Task details:
Starting with the line containing "How far is (x=34, y=425)" and continuing through the line containing "5221 centimetres", reproduce those lines of the listing with "building facade" replaced by "storefront". Leave everything else unchanged.

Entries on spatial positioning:
————————

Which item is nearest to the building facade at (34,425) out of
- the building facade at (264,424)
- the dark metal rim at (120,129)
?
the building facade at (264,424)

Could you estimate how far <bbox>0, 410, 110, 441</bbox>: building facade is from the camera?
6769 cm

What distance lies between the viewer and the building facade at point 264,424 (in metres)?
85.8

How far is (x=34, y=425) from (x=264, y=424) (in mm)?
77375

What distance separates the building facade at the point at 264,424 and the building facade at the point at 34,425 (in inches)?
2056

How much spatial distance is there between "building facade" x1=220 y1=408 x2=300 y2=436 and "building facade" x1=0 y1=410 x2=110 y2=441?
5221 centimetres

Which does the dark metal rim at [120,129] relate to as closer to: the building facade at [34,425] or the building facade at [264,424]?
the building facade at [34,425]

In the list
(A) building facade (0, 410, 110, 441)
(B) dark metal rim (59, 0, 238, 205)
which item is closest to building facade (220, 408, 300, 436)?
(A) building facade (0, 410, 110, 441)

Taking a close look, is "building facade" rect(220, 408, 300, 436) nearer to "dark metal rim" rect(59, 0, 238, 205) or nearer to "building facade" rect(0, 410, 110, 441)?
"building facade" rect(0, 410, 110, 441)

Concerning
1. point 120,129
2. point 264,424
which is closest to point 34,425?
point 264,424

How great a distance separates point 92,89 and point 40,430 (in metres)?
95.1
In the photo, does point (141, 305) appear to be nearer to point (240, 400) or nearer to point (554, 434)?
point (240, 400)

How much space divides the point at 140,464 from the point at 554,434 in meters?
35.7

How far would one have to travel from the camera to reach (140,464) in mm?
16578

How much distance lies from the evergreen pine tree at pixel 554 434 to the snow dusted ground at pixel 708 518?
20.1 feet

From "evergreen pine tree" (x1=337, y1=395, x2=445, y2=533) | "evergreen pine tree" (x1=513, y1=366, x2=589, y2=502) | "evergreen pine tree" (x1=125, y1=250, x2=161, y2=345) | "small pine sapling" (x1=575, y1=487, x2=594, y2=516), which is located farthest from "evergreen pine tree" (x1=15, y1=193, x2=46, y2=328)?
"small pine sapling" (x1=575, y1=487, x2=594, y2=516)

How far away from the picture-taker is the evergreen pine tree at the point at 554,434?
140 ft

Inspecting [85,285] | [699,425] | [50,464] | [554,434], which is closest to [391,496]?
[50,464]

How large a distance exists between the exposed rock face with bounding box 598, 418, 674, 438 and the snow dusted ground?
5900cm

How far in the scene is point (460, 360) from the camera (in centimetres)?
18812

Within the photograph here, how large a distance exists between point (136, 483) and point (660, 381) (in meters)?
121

————————

Solution:
How far is (x=34, y=425) from (x=264, y=424) (in mm)?
77375

What distance separates the storefront at the point at 264,424 and the storefront at the point at 34,425 (in inches)?
2056

How much spatial distance is there between "storefront" x1=220 y1=408 x2=300 y2=436 and "storefront" x1=0 y1=410 x2=110 y2=441?
5221 centimetres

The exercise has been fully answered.